The claim that ʔaddēʃ is base generated at the left clause edge predicts that ʔaddēʃ should never occur ‘in situ’, even though Arabic admits wh-in situ relatively readily (see Wahba 1984 on Egyptian Arabic, Ouhalla 1996 on Iraqi, and Aoun et al. 2010 on Lebanese Arabic, closely related to Syrian). For example, (26a), with mīn ‘who’ in its base position, can (with rising intonation on mīn) be interpreted as the same question as (26b), where mīn has moved to clause-initial position, pied piping the preposition that governs it.
(26)
a.
ħkī-tu
maʕ
mīn
l-yōm?
talked-2pl
with
who
the-day
‘Who did you talk to today?’
b.
maʕ
mīn
ħkī-tu
l-yōm?
with
who
talked-2pl
the-day
‘Who did you talk to today?’
But ʔaddēʃ cannot occur in a position local to its scalar associate, as (27a) shows; it must occur at the left clause edge as in (27b). So as predicted, ʔaddēʃ does not occur in situ. I place ʔaddēʃ after the associated mass noun in the hypothetical (27a), since modifiers generally follow the noun they modify in Arabic, but a pre-nominal placement for ʔaddēʃ does not improve the judgment.
(27)
a.
*
ʃrib-tu
ʔahwe
ʕaddēʃ
l-yōm?
drank-2pl
coffee
how
the-day?
(‘How much coffee did you drink today?’)
b.
ʕaddēʃ
ʃrib-tu
ʔahwe
l-yōm?
how
drank-2pl
coffee
the-day?
‘How much coffee did you drink today?’
That fact that ʔaddēʃ never occurs in situ in a language that allows wh-in-situ in principle supports the claim that ʔaddēʃ is base generated at the left clause edge. This also immediately explains why ʔaddēʃ does not pied pipe any other material to the left edge—it does not move to the left edge at all, but is base generated there. What moves in degree constructions is a null operator (Op in (28)) that derives a predicate over degrees that functions as the semantic argument of ʔaddēʃ. Examples with ʔaddēʃ, then, have the structure illustrated in (28), where Op moves but ʔaddēʃ is generated its surface position.
============================================================
◆ **Prompt**:
Please answer these questions about the passage on ʔaddēʃ:
(a) Which work does it cite on wh-in situ in Lebanese Arabic?
(b) What intonation on mīn lets (26a) be read as the same question as (26b)?
(c) What element does it say moves in degree constructions?

(Data records)
============================================================
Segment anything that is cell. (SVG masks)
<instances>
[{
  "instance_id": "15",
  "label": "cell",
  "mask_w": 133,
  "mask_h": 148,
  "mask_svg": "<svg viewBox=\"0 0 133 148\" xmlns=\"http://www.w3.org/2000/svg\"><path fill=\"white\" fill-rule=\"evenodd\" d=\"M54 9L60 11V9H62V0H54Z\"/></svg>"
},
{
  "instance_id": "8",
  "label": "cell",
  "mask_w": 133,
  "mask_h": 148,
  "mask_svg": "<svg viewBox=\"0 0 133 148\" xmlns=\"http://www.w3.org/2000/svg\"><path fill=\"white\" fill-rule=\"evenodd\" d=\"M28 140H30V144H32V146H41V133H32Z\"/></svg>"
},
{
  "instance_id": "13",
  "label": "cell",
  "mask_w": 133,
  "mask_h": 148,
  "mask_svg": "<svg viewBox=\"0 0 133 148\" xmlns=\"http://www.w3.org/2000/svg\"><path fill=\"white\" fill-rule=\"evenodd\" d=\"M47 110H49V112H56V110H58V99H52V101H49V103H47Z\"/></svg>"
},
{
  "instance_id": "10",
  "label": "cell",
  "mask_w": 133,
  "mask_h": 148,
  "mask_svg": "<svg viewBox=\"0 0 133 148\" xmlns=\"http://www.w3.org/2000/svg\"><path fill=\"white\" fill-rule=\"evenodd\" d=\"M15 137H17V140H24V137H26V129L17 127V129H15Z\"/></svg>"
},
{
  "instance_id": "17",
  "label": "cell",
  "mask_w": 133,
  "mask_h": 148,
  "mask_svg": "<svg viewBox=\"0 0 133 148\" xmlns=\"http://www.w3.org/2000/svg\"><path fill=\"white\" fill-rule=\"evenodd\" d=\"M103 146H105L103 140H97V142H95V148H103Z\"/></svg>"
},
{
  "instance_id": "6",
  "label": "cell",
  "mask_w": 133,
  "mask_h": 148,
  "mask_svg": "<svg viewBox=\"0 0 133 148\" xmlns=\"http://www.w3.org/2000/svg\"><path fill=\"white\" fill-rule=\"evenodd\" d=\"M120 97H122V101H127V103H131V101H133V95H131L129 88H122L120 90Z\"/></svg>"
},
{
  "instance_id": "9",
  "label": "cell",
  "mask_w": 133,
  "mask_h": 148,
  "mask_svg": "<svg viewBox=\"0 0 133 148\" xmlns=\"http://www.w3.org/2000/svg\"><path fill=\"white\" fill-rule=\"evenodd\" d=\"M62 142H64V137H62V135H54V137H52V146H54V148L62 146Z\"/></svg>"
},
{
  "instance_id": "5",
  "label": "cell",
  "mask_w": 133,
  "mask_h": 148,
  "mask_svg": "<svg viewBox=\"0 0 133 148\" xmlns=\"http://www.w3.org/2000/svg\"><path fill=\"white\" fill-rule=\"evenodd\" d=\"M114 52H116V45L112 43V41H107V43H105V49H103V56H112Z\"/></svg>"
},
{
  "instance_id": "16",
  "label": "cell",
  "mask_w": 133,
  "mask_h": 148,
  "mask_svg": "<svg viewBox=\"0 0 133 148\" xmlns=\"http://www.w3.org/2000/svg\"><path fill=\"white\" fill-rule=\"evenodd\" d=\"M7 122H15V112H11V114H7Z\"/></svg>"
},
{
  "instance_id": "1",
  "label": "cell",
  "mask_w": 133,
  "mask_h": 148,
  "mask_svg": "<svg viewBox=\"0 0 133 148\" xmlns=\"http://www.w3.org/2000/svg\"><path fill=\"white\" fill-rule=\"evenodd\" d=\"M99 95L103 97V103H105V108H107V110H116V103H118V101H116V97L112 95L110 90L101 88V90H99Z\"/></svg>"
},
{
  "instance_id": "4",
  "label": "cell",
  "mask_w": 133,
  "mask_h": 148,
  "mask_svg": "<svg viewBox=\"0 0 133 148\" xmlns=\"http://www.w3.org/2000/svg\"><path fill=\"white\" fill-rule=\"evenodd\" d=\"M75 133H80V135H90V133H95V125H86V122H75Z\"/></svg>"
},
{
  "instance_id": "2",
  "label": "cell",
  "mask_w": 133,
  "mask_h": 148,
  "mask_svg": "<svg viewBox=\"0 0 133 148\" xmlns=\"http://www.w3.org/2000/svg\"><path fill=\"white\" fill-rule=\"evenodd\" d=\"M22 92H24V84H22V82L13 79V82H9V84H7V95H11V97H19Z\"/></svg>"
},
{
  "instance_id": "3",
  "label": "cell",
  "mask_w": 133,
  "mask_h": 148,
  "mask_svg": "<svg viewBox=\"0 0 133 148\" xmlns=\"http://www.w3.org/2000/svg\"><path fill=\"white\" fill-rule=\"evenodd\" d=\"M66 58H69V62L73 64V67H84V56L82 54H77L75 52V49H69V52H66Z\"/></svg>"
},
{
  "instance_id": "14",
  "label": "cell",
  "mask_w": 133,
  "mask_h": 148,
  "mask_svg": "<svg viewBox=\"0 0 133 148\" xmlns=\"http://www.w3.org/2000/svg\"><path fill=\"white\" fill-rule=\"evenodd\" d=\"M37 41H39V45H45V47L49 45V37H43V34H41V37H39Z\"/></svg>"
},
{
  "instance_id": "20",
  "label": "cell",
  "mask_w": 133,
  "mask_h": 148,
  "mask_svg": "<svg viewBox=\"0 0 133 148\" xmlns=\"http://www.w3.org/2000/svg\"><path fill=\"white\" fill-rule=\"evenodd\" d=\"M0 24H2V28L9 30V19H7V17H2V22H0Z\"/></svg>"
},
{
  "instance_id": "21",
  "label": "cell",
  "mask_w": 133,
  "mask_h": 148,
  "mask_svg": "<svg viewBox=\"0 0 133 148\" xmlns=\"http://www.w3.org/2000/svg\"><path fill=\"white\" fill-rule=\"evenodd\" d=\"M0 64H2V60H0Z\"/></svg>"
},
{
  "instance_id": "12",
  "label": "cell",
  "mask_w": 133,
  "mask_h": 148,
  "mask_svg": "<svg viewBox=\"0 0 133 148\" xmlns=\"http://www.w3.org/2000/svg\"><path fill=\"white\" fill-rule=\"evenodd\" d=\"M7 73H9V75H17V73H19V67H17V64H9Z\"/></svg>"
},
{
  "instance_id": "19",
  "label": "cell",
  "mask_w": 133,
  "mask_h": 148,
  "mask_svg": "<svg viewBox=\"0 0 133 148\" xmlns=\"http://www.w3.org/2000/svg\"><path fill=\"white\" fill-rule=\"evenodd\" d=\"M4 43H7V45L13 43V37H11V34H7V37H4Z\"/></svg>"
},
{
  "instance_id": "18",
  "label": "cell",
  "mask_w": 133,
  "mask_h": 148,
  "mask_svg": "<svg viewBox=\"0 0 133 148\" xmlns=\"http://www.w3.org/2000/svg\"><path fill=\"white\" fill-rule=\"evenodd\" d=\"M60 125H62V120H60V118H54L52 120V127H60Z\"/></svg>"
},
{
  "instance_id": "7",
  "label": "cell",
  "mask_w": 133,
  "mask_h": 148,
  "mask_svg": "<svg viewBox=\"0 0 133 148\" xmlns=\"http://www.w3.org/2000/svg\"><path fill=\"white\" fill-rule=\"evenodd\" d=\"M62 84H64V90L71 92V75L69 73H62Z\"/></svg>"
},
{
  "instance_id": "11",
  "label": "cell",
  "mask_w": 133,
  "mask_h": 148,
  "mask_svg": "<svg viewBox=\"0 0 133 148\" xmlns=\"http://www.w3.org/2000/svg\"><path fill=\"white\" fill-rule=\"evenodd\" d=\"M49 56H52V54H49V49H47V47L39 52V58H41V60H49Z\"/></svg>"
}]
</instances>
============================================================
◆ **Answer to the problem**:
(a) Aoun et al. 2010.
(b) Rising intonation.
(c) A null operator (Op).